#### Required action
Set down, character for character, everything in the records below from the line holding "Dincel 275P-J Joiner 3600mm" down to the line holding "Perimeno Femme Balance Organic Blend", and no other line.

#### Provided data
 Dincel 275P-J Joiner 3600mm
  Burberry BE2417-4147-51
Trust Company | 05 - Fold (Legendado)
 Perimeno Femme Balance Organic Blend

* * *

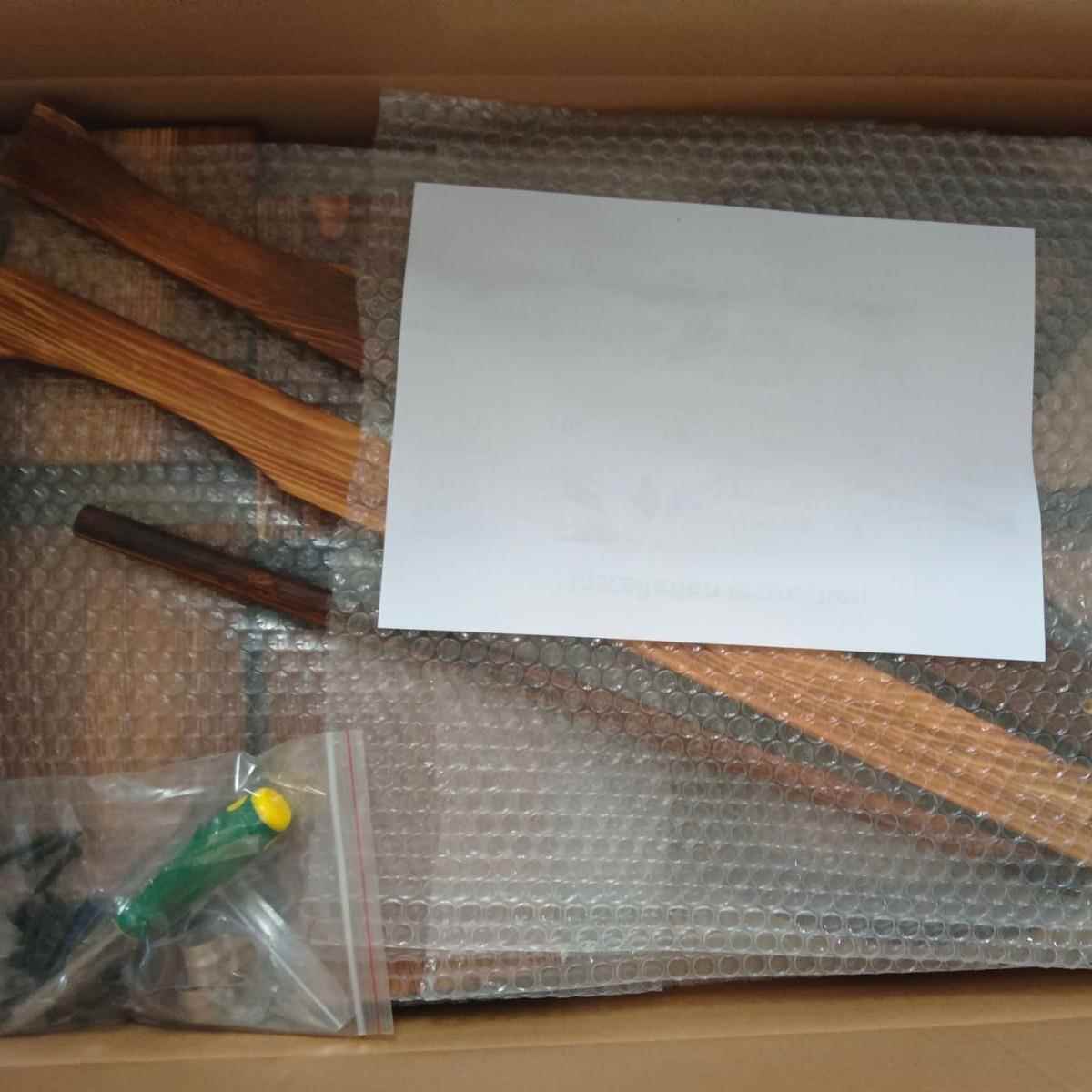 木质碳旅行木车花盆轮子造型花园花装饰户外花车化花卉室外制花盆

#### Your solution
 Dincel 275P-J Joiner 3600mm
  Burberry BE2417-4147-51
Trust Company | 05 - Fold (Legendado)
 Perimeno Femme Balance Organic Blend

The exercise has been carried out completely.